Set problem 1 = From the records below, pull out every line that contains the string "right". Case counts.

Document text =
☆ ☆ ☆

Monday 23 September 2013

Giving People Hope Again

Read this, and only then check who wrote it and where it was published:

The backdrop to this year's Labour Party conference is the drip-drip supply of statistics proclaiming the end of the recession and the start of the recovery.

Only six months ago Chancellor George Osborne was viewed as a political liability for David Cameron and the Tories.

Now he is being rehabilitated as the hero of the hour, portrayed as staunchly lashed to the tiller, steering the country through the storm of the recession with economic sunlight dawning on the horizon.

The problem for the Labour leadership is that having allowed the Tories to blame them for causing the recession they now risk being blamed for getting the recovery wrong as well.

That's why at this year's Labour Party conference it's time for the Labour leadership to come off the fence and start fighting back.

The reality behind the economic reports of recovery is that what is emerging is a recovery for the rich and a continuing recession for the rest.

This so-called recovery is non-existent for the vast majority of the population.

The recovery for the rich has been paid for by cuts in the living standards of ordinary working people, the impoverishment of those forced to live on benefits - especially the disabled and children - and the exploitation of workers on low pay with many forced onto zero-hours contracts.

There are two distinct periods when there are opportunities for people to see starkly how this economic system operates.

The first is when an economic crisis hits. It is then that people search for an explanation of what is happening and why.

The Labour leadership missed this opportunity largely because Labour in government, along with many other deregulating, neoliberal governments, was deeply implicated in contributing to the causes of the crisis.

☆ ☆ ☆

Material to process =
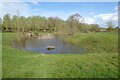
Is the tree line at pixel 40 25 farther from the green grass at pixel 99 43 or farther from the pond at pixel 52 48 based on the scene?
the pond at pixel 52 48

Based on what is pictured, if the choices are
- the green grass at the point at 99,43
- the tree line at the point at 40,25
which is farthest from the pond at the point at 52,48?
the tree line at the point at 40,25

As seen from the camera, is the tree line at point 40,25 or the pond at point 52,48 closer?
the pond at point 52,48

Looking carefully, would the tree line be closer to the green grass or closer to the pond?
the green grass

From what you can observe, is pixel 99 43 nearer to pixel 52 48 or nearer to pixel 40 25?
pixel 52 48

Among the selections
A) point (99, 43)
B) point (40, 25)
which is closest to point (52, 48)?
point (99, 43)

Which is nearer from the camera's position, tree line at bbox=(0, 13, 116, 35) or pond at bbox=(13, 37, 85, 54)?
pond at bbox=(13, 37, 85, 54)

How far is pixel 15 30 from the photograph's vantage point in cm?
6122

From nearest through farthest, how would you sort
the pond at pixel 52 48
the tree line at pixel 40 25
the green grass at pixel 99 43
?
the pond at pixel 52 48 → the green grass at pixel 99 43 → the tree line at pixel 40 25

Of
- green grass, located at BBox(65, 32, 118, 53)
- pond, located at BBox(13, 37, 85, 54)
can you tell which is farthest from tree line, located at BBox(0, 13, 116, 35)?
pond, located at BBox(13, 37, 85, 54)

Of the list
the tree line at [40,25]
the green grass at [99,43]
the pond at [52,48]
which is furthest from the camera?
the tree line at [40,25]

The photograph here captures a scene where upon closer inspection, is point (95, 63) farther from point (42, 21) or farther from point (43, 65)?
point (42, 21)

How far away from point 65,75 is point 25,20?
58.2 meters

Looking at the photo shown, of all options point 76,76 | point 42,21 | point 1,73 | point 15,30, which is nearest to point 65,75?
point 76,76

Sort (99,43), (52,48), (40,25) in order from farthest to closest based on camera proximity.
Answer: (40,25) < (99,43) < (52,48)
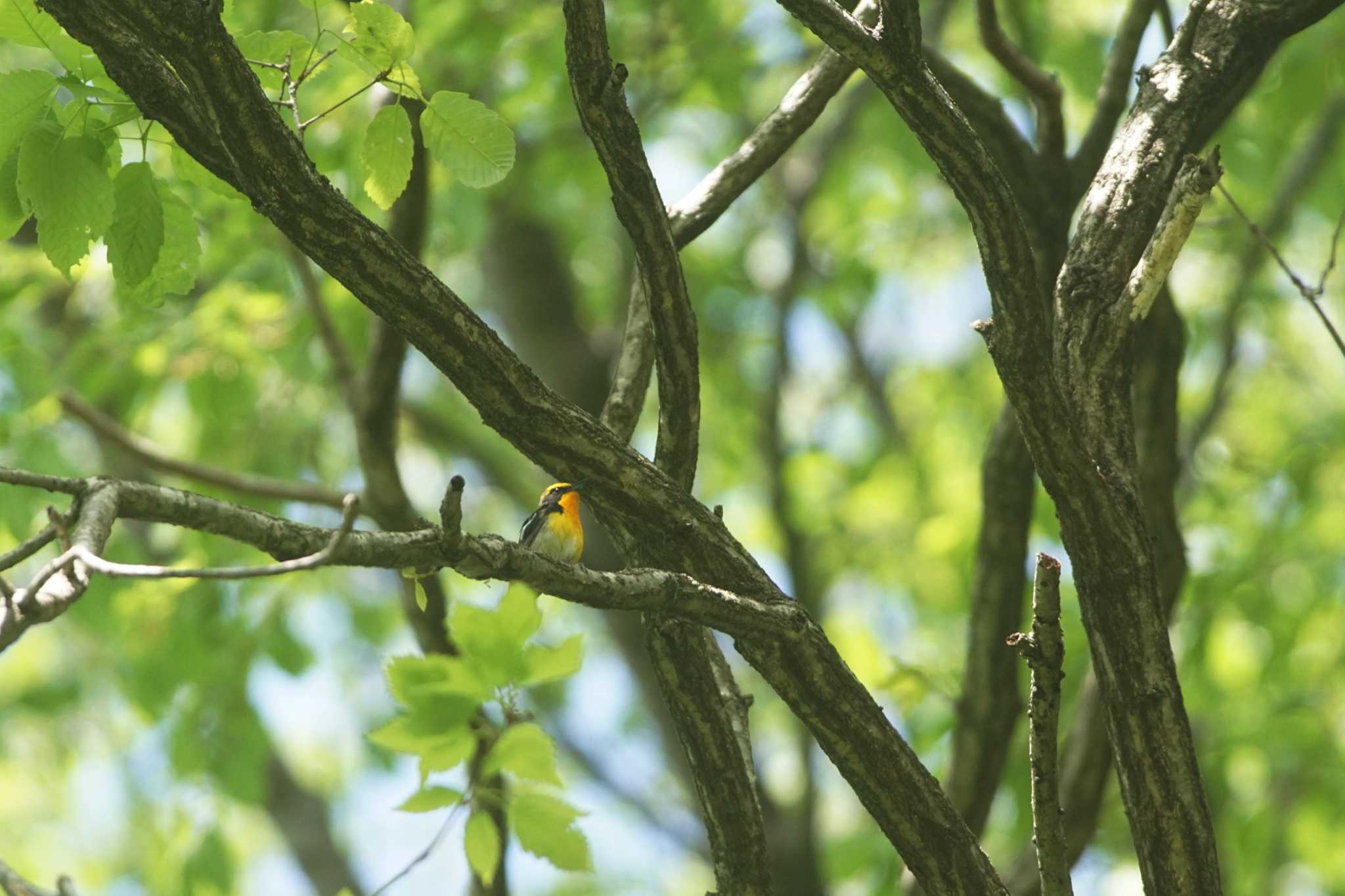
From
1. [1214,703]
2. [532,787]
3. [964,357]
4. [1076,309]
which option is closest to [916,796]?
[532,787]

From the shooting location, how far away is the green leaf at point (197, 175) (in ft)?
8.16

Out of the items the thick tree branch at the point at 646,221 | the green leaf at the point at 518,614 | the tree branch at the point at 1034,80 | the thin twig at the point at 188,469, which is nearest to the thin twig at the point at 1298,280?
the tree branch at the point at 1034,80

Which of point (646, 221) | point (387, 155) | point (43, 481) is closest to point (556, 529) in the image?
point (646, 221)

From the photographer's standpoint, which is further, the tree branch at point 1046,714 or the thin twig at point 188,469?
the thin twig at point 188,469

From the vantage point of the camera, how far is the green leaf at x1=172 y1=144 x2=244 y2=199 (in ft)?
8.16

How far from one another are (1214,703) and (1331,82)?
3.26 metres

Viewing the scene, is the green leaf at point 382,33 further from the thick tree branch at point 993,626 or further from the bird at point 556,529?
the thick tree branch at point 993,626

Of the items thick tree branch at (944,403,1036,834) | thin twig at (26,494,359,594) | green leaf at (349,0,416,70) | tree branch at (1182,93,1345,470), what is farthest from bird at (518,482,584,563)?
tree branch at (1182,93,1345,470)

☆ ☆ ☆

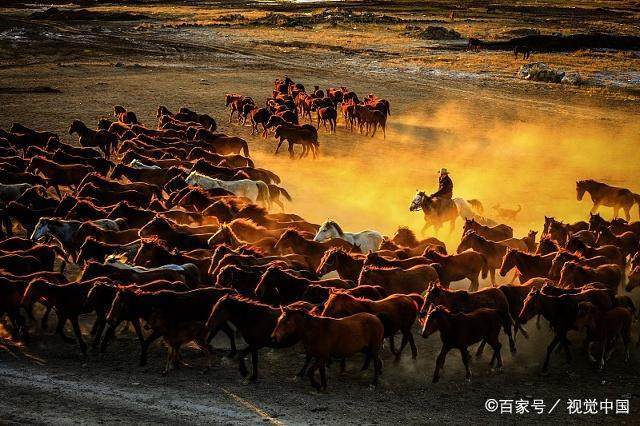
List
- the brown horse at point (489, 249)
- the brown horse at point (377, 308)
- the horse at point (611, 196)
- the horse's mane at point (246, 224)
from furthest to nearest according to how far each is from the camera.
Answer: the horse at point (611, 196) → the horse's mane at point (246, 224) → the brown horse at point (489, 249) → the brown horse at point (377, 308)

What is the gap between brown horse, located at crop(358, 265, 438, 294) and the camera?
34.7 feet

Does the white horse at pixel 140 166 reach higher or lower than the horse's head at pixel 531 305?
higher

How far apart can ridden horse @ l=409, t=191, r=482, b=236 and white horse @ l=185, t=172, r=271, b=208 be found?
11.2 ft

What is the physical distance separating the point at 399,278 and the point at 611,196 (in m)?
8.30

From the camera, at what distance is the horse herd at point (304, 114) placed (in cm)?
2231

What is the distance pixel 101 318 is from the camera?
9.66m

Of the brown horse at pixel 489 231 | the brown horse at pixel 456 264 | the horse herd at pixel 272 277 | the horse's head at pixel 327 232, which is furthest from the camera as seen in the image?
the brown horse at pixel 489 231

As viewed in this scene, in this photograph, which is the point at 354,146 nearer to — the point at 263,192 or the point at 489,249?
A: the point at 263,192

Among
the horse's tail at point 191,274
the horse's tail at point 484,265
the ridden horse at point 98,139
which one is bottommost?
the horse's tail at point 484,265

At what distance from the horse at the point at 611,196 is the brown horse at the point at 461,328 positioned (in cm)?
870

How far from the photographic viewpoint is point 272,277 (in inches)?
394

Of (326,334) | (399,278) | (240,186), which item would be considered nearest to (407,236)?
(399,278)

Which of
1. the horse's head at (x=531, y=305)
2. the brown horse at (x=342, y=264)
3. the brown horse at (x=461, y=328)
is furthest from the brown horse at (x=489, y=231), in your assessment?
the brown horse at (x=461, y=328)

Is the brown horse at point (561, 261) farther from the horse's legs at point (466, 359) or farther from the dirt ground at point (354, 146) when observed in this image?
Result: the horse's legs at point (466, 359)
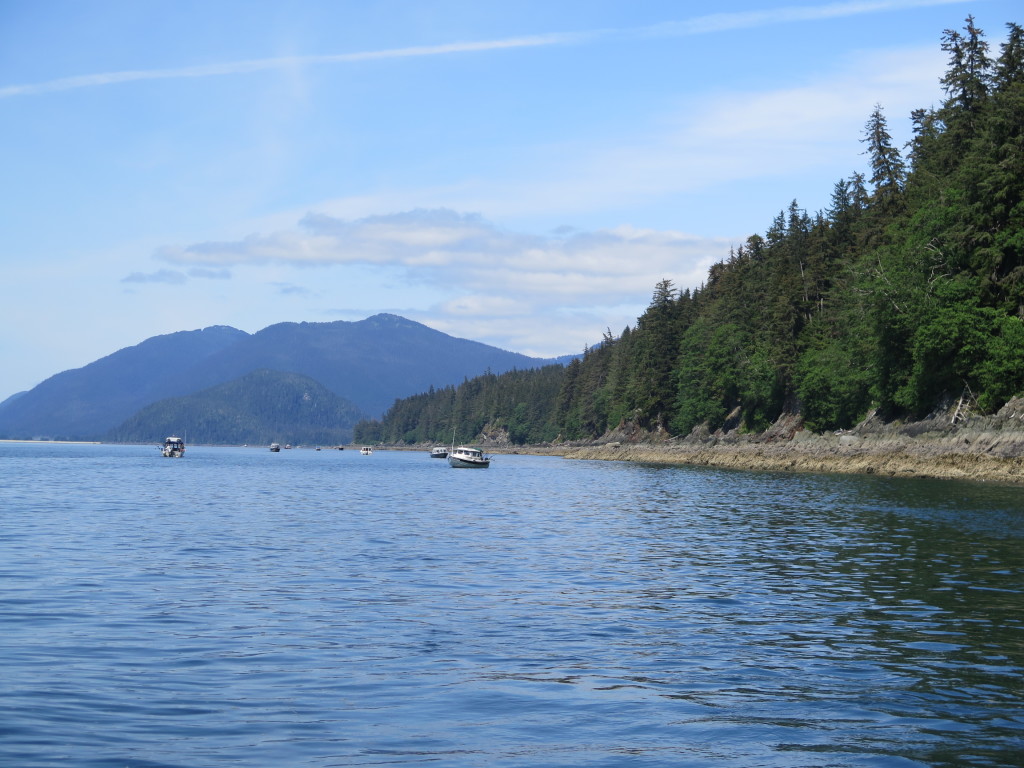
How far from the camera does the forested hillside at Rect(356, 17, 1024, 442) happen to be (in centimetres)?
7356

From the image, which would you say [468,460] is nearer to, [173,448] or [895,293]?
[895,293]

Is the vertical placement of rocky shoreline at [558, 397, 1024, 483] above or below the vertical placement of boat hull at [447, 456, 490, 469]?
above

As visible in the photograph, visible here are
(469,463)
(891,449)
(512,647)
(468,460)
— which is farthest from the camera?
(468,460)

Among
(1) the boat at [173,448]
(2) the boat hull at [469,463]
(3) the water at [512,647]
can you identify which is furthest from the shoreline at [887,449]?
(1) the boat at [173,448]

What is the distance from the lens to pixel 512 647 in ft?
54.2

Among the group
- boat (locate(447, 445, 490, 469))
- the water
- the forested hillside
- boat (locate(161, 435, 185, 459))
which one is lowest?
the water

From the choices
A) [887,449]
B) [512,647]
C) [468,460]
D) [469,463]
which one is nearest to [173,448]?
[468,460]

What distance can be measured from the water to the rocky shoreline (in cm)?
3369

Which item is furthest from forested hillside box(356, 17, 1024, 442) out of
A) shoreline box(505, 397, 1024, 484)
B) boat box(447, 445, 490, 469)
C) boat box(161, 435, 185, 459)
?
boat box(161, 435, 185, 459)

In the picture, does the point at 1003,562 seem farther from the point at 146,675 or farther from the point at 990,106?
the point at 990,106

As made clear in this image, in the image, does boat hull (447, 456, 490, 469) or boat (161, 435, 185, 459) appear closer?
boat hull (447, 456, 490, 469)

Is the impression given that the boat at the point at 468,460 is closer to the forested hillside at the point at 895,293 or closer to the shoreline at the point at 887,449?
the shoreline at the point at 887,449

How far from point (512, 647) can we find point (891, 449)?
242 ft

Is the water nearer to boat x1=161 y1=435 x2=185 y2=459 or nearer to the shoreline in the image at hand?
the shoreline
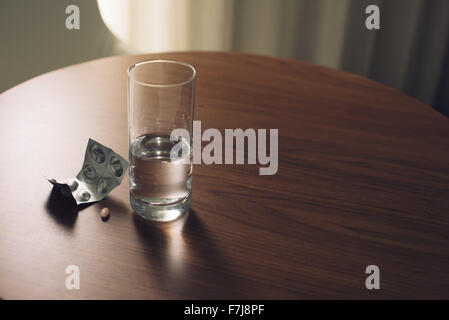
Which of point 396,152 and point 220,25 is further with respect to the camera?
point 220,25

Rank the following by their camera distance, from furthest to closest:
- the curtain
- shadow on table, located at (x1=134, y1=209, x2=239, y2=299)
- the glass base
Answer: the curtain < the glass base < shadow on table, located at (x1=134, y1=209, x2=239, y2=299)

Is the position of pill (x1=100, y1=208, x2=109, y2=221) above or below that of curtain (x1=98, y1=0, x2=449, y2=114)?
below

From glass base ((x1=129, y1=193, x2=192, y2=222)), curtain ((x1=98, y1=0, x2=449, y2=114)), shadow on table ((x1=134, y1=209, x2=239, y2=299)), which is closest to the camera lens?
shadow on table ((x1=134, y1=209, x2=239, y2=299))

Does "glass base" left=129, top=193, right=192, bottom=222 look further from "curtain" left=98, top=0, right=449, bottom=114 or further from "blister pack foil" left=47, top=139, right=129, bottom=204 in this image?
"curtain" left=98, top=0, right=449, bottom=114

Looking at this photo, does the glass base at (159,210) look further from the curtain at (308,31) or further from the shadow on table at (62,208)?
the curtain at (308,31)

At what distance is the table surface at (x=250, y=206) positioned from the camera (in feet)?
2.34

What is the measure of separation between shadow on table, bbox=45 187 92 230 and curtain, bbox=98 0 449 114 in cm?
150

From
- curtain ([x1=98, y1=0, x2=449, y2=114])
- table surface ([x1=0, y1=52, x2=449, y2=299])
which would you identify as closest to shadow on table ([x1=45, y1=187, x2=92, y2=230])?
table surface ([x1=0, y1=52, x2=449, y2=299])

☆ ☆ ☆

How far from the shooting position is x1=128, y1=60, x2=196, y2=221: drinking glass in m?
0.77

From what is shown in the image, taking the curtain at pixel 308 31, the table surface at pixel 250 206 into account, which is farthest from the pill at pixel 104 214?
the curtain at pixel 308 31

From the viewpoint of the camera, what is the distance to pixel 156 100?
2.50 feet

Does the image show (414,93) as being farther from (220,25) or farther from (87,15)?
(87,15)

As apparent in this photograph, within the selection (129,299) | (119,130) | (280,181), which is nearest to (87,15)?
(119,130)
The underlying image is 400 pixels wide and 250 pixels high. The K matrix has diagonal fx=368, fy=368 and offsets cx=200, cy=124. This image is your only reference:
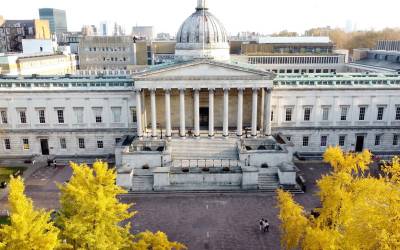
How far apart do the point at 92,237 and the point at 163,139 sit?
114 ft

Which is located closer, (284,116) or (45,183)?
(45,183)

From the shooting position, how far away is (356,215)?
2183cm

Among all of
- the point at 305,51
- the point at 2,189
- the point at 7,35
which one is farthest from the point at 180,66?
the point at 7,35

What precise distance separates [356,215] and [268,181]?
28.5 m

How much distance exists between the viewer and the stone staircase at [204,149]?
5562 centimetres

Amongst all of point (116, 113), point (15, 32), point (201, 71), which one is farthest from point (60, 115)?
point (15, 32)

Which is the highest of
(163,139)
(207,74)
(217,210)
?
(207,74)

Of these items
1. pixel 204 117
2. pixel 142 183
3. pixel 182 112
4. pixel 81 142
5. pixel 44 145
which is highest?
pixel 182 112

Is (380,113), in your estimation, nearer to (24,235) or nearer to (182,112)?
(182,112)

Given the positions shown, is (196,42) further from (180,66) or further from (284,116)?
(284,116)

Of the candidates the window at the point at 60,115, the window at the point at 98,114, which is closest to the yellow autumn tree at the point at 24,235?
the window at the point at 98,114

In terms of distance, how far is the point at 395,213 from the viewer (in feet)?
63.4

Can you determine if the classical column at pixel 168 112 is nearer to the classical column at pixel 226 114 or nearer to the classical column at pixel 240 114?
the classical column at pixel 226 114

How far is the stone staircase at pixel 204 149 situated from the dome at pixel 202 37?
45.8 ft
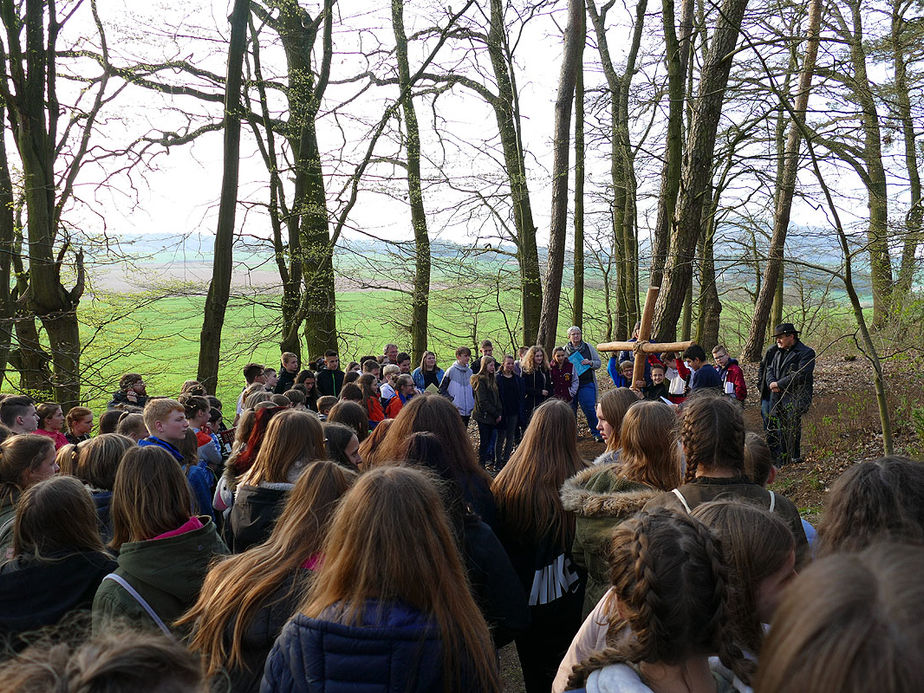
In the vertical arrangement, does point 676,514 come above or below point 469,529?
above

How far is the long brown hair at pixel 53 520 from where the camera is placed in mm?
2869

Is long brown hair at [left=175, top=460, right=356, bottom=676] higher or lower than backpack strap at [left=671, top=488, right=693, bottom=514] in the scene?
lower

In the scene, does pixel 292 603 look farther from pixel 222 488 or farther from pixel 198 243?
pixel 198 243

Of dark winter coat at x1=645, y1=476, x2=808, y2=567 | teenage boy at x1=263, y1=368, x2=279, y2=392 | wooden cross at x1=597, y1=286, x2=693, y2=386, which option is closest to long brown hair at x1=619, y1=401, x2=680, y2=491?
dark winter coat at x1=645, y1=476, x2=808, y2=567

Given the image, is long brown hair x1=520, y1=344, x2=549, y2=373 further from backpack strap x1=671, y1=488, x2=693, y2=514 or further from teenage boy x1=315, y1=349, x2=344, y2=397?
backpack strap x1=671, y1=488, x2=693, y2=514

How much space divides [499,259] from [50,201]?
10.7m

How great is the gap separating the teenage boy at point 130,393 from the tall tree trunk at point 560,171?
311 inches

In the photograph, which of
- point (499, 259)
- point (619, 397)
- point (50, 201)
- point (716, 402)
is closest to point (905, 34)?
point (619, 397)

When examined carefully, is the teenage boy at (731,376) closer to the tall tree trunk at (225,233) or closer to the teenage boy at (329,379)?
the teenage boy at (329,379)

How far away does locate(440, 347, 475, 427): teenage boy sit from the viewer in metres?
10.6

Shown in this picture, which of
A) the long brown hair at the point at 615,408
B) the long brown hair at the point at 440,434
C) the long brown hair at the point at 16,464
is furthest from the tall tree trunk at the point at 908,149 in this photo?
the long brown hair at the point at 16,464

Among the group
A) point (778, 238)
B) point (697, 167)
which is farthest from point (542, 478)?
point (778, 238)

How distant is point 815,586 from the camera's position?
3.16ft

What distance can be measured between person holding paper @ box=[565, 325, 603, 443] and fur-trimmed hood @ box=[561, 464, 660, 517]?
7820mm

☆ ☆ ☆

Set problem 2 = Reproduce the whole article on the Labour Party conference and the economic recovery, word for word.

Solution 1 =
Does "glass base" left=129, top=193, right=192, bottom=222 look further from "curtain" left=98, top=0, right=449, bottom=114 or further from "blister pack foil" left=47, top=139, right=129, bottom=204 in this image?
"curtain" left=98, top=0, right=449, bottom=114
Is long brown hair at [left=175, top=460, right=356, bottom=676] higher or lower than backpack strap at [left=671, top=488, right=693, bottom=514] in the scene?

Solution 2 =
Monday 23 September 2013

Giving People Hope Again

Read this, and only then check who wrote it and where it was published:

The backdrop to this year's Labour Party conference is the drip-drip supply of statistics proclaiming the end of the recession and the start of the recovery.

Only six months ago Chancellor George Osborne was viewed as a political liability for David Cameron and the Tories.

Now he is being rehabilitated as the hero of the hour, portrayed as staunchly lashed to the tiller, steering the country through the storm of the recession with economic sunlight dawning on the horizon.

The problem for the Labour leadership is that having allowed the Tories to blame them for causing the recession they now risk being blamed for getting the recovery wrong as well.

That's why at this year's Labour Party conference it's time for the Labour leadership to come off the fence and start fighting back.

The reality behind the economic reports of recovery is that what is emerging is a recovery for the rich and a continuing recession for the rest.

This so-called recovery is non-existent for the vast majority of the population.

The recovery for the rich has been paid for by cuts in the living standards of ordinary working people, the impoverishment of those forced to live on benefits - especially the disabled and children - and the exploitation of workers on low pay with many forced onto zero-hours contracts.

There are two distinct periods when there are opportunities for people to see starkly how this economic system operates.

The first is when an economic crisis hits. It is then that people search for an explanation of what is happening and why.

The Labour leadership missed this opportunity largely because Labour in government, along with many other deregulating, neoliberal governments, was deeply implicated in contributing to the causes of the crisis.